Task details
Transcribe the records below exactly as they appear, omitting any pictures.
— Begin Data to use —
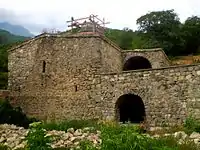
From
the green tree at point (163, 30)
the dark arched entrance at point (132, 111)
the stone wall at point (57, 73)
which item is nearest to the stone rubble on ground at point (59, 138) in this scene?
the stone wall at point (57, 73)

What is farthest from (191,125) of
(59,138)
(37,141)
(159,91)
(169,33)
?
(169,33)

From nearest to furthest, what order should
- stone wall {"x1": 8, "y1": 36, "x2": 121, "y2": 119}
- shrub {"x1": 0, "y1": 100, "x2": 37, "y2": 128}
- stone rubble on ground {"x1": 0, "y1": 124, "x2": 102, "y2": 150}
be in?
stone rubble on ground {"x1": 0, "y1": 124, "x2": 102, "y2": 150} → shrub {"x1": 0, "y1": 100, "x2": 37, "y2": 128} → stone wall {"x1": 8, "y1": 36, "x2": 121, "y2": 119}

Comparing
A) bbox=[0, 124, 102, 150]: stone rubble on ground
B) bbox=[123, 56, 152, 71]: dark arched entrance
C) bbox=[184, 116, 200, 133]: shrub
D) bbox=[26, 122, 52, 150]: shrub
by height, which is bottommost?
bbox=[0, 124, 102, 150]: stone rubble on ground

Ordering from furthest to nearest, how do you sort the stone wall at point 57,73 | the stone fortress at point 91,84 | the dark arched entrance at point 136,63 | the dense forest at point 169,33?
the dense forest at point 169,33
the dark arched entrance at point 136,63
the stone wall at point 57,73
the stone fortress at point 91,84

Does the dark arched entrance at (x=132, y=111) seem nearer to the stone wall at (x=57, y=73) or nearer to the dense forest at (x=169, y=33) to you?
the stone wall at (x=57, y=73)

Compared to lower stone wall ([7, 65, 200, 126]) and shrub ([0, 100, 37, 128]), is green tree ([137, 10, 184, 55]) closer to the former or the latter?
lower stone wall ([7, 65, 200, 126])

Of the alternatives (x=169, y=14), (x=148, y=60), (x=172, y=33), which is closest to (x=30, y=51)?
(x=148, y=60)

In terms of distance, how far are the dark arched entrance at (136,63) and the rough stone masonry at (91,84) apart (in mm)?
1526

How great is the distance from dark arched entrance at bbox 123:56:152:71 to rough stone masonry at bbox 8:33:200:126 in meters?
1.53

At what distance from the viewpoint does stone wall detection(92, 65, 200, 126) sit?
637 inches

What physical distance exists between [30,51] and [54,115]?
369cm

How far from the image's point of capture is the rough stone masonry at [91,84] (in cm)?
1652

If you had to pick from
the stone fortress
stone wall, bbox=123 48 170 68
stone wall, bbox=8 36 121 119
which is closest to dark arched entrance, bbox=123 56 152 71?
stone wall, bbox=123 48 170 68

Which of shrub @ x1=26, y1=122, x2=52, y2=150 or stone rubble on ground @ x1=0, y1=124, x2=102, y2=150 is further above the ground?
shrub @ x1=26, y1=122, x2=52, y2=150
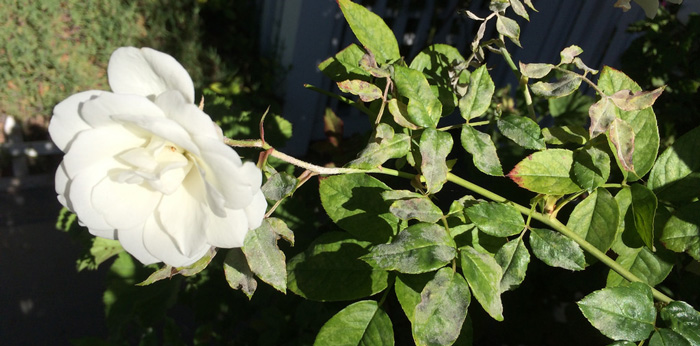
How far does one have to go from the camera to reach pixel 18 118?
283cm

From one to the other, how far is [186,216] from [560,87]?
0.53 metres

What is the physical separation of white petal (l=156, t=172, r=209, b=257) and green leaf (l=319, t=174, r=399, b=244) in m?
0.22

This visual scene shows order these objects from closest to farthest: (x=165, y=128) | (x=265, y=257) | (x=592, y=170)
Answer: (x=165, y=128) < (x=265, y=257) < (x=592, y=170)

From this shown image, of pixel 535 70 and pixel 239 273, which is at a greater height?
pixel 535 70

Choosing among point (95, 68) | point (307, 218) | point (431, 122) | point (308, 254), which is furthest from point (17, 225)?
point (431, 122)

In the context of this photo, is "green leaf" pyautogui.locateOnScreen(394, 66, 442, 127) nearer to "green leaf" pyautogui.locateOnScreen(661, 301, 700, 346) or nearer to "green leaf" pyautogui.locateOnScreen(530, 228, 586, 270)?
"green leaf" pyautogui.locateOnScreen(530, 228, 586, 270)

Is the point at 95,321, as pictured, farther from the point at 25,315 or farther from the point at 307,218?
the point at 307,218

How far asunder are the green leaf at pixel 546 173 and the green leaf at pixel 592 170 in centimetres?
1

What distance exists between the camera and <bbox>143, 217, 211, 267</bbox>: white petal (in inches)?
23.6

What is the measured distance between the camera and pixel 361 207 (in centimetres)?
79

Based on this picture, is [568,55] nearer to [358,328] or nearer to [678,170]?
[678,170]

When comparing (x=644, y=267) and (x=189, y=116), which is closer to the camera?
(x=189, y=116)

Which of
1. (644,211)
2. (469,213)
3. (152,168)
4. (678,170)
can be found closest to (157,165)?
Result: (152,168)

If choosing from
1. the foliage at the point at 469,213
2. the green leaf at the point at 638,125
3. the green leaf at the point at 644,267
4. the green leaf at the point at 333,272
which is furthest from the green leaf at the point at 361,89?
the green leaf at the point at 644,267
— End Data to use —
Task answer
From
the green tree at point (163, 30)
the dark arched entrance at point (132, 111)
the stone wall at point (57, 73)
which item is nearest to the stone rubble on ground at point (59, 138) in this scene?
the stone wall at point (57, 73)

What is farthest from (191,125) of
(59,138)
(37,141)
(159,91)
(169,33)
?
(169,33)

From nearest to furthest, what order should
- stone wall {"x1": 8, "y1": 36, "x2": 121, "y2": 119}
- shrub {"x1": 0, "y1": 100, "x2": 37, "y2": 128}
- stone rubble on ground {"x1": 0, "y1": 124, "x2": 102, "y2": 150}
be in?
stone rubble on ground {"x1": 0, "y1": 124, "x2": 102, "y2": 150} → shrub {"x1": 0, "y1": 100, "x2": 37, "y2": 128} → stone wall {"x1": 8, "y1": 36, "x2": 121, "y2": 119}

Comparing
A) bbox=[0, 124, 102, 150]: stone rubble on ground
B) bbox=[123, 56, 152, 71]: dark arched entrance
C) bbox=[184, 116, 200, 133]: shrub
D) bbox=[26, 122, 52, 150]: shrub
by height, which is bottommost?
bbox=[0, 124, 102, 150]: stone rubble on ground

Ordering from furthest to nearest, how do you sort the stone wall at point 57,73 | the stone fortress at point 91,84 | the dark arched entrance at point 136,63 | the dense forest at point 169,33?
the dense forest at point 169,33
the dark arched entrance at point 136,63
the stone wall at point 57,73
the stone fortress at point 91,84

Does the dark arched entrance at (x=132, y=111) seem nearer to the stone wall at (x=57, y=73) or nearer to the dense forest at (x=169, y=33) to you?
the stone wall at (x=57, y=73)

Compared to lower stone wall ([7, 65, 200, 126]) and shrub ([0, 100, 37, 128]), is green tree ([137, 10, 184, 55]) closer to the former or the latter?
lower stone wall ([7, 65, 200, 126])

Of the alternatives (x=169, y=14), (x=148, y=60), (x=172, y=33), which is closest to (x=30, y=51)?
(x=148, y=60)

In terms of distance, how far are the dark arched entrance at (136,63) and the rough stone masonry at (91,84) apart (in mm)?
1526

How great is the distance from dark arched entrance at bbox 123:56:152:71 to rough stone masonry at bbox 8:33:200:126 in meters?
1.53

At what distance from the viewpoint does stone wall detection(92, 65, 200, 126) sit?
637 inches

What physical distance exists between [30,51] and [54,115]?
369cm

How far from the image's point of capture is the rough stone masonry at [91,84] (in cm)?
1652

If you had to pick from
the stone fortress
stone wall, bbox=123 48 170 68
stone wall, bbox=8 36 121 119
which is closest to dark arched entrance, bbox=123 56 152 71?
stone wall, bbox=123 48 170 68

Which of shrub @ x1=26, y1=122, x2=52, y2=150 or stone rubble on ground @ x1=0, y1=124, x2=102, y2=150 is further above the ground?
shrub @ x1=26, y1=122, x2=52, y2=150
How far does one have to go from the camera to reach pixel 18 118?
283cm

From one to the other, how far is [186,216] from [560,87]?
0.53 metres

What is the physical separation of white petal (l=156, t=172, r=209, b=257) and green leaf (l=319, t=174, r=399, b=244) in m?
0.22

This visual scene shows order these objects from closest to farthest: (x=165, y=128) | (x=265, y=257) | (x=592, y=170)
Answer: (x=165, y=128) < (x=265, y=257) < (x=592, y=170)

From this shown image, of pixel 535 70 and pixel 239 273, which is at a greater height?
pixel 535 70

Choosing among point (95, 68) | point (307, 218) | point (431, 122) | point (308, 254), which is furthest from point (17, 225)?
point (431, 122)

In the context of this photo, is "green leaf" pyautogui.locateOnScreen(394, 66, 442, 127) nearer to "green leaf" pyautogui.locateOnScreen(661, 301, 700, 346) or nearer to "green leaf" pyautogui.locateOnScreen(530, 228, 586, 270)?
"green leaf" pyautogui.locateOnScreen(530, 228, 586, 270)

Is the point at 95,321, as pictured, farther from the point at 25,315 or farther from the point at 307,218?
the point at 307,218

How far asunder are the green leaf at pixel 546 173 and the green leaf at pixel 592 170 in centimetres?
1

What distance exists between the camera and <bbox>143, 217, 211, 267</bbox>: white petal (in inches)?
23.6

What is the measured distance between the camera and pixel 361 207 (in centimetres)?
79

Based on this picture, is [568,55] nearer to [358,328] or nearer to [678,170]?
[678,170]

When comparing (x=644, y=267) and (x=189, y=116), which is closer to the camera?
(x=189, y=116)

Which of
1. (644,211)
2. (469,213)
3. (152,168)
4. (678,170)
can be found closest to (157,165)?
Result: (152,168)

If choosing from
1. the foliage at the point at 469,213
2. the green leaf at the point at 638,125
3. the green leaf at the point at 644,267
4. the green leaf at the point at 333,272
which is furthest from the green leaf at the point at 361,89?
the green leaf at the point at 644,267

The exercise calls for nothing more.